Heterogeneity of Skeletal Muscle Blood Flow during Exercise

One of the most remarkable aspects of muscle blood flow is its close matching with muscle metabolism. Blood flow to active skeletal muscle increases at the onset of exercise and remains elevated throughout the duration of an exercise bout. For example, blood flow through the femoral artery of humans is approximately 0.3L/minute at rest and increases in an intensity-dependent manner during leg extension exercise up to 6 to 10L/minute [2]. One result of the close matching of blood flow to metabolism is that blood flow during exercise is not homogeneous in its distribution across different muscles or muscle regions. This regional heterogeneity of muscle blood flow appears to result from two interrelated factors: first, muscle fiber type and second, exercise intensity and recruitment order. Under resting conditions where postural maintenance is the only muscular activity, slow-twitch oxidative (SO) fibers are primarily recruited and blood flow is directed primarily to regions of muscle containing these fibers. During low-intensity exercise, SO and fast-twitch oxidative-glycolytic (FOG) fibers are recruited and blood flow is directed to regions containing these two fiber types. As exercise intensity increases up to maximal, fast-twitch glycolytic (FG) fibers are increasingly recruited and blood flow to these fibers also increases. However, even during maximal exercise, blood flow to FG fibers is never as high as flow to more oxidative fibers. In fact, the magnitude of the increase in blood flow to a particular region of muscle during exercise is directly correlated to its FOG fiber content [3]. Thus the regional distribution of blood flow within and among skeletal muscles is determined by exercise intensity and by the oxidative capacities of the fibers in various regions of muscle.
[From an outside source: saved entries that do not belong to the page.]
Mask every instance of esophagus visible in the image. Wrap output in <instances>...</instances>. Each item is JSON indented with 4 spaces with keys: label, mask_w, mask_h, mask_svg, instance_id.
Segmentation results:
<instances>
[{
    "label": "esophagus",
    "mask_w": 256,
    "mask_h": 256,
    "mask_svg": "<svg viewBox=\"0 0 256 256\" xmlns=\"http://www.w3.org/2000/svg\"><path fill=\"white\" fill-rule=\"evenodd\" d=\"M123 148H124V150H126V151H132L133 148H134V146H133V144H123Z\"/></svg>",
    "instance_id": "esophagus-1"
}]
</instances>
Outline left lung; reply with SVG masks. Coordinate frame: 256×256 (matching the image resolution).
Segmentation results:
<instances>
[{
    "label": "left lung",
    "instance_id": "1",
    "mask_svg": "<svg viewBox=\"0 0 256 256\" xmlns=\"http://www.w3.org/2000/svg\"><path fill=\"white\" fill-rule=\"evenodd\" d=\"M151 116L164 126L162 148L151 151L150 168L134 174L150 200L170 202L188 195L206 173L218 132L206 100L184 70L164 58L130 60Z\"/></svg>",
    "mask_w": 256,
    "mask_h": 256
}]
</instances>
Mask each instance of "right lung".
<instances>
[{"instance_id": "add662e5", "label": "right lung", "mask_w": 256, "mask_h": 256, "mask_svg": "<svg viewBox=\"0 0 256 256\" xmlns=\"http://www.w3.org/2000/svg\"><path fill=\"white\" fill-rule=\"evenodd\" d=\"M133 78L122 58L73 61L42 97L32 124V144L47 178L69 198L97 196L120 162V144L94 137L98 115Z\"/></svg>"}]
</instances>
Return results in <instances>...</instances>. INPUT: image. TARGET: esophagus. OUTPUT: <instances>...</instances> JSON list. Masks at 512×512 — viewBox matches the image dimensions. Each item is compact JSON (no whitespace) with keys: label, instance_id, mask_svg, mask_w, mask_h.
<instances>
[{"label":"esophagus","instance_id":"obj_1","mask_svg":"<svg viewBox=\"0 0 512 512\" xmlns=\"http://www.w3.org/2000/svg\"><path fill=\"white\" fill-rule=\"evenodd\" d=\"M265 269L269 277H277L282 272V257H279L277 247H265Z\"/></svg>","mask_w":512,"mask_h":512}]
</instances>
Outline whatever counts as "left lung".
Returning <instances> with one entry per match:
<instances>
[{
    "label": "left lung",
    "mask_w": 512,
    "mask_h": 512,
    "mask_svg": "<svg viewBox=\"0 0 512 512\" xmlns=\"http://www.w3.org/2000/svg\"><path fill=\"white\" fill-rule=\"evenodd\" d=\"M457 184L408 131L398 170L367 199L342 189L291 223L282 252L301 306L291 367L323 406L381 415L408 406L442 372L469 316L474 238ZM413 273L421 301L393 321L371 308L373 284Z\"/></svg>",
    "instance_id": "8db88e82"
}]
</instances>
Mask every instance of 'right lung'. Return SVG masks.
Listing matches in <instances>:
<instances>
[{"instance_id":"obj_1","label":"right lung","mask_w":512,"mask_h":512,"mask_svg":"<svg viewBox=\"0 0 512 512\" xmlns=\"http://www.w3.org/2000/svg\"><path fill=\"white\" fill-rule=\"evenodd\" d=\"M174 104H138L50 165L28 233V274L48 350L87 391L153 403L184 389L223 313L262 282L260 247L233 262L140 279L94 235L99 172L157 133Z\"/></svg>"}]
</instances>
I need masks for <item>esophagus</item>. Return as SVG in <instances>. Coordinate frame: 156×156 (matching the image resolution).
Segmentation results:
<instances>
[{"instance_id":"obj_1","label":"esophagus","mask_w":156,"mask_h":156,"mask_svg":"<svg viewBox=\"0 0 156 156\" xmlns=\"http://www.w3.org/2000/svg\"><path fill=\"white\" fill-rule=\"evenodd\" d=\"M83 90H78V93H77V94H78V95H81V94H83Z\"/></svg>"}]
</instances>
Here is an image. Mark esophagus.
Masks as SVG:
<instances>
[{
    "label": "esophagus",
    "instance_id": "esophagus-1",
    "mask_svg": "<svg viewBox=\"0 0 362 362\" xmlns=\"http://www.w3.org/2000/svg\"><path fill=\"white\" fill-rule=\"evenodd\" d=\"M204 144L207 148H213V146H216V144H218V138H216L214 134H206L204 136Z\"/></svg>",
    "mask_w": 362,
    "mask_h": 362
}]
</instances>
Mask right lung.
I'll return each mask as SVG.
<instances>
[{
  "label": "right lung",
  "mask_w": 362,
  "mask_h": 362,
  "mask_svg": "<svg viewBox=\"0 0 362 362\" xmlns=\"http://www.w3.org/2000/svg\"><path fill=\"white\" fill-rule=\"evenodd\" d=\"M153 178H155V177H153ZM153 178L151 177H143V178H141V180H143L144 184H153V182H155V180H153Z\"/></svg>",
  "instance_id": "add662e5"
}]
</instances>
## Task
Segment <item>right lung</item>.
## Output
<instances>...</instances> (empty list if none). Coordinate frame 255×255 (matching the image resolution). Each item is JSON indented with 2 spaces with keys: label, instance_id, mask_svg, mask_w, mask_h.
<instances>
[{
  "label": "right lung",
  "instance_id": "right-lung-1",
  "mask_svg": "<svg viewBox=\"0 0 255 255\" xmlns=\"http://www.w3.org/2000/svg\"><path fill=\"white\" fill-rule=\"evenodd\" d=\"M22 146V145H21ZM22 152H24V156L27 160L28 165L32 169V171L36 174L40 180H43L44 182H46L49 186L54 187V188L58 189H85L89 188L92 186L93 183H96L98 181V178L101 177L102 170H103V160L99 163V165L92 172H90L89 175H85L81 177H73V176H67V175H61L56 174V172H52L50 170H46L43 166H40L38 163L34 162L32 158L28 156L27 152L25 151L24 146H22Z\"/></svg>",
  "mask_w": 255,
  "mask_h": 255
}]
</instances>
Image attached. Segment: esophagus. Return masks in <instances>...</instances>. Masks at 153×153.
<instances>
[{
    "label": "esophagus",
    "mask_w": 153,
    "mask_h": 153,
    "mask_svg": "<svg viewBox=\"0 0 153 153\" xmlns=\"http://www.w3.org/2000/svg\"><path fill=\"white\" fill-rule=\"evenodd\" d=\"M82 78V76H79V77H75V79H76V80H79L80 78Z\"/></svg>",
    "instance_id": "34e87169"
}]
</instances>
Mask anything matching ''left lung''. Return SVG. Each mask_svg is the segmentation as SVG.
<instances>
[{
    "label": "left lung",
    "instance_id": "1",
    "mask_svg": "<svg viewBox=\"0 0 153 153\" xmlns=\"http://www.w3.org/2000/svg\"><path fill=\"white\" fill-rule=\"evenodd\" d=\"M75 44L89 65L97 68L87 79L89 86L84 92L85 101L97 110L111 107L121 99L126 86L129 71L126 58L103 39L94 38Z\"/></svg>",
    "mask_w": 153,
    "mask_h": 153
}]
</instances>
Skeletal muscle blood flow is also not constant across time, and this temporal heterogeneity takes two forms. First, blood flow increases markedly with the first contraction and then gradually levels off to a steady rate during the first 15 to 60 seconds of exercise at a given intensity. One implication of this is that the initial hyperemic response at the onset of muscle contraction may result from different vascular control mechanisms than the maintained steady-state hyper-emia of continued exercise. Second, because of the mechanical effect of muscle contraction "squeezing" and occluding blood vessels located within the muscle, blood flow to contracting muscle follows a cyclical pattern in which almost all blood flow enters the muscle during the relaxation phase and very little blood flow enters the muscle during the actual contractions. Venous outflow of blood from contracting muscle follows the exact opposite pattern. Muscle contraction compresses veins, forcing blood to move, and venous valves ensure that the direction of movement is out of muscle and toward the heart. Thus most blood flow into muscle occurs during the relaxation phase of muscular contraction while most venous outflow from muscle occurs during the contractile phase.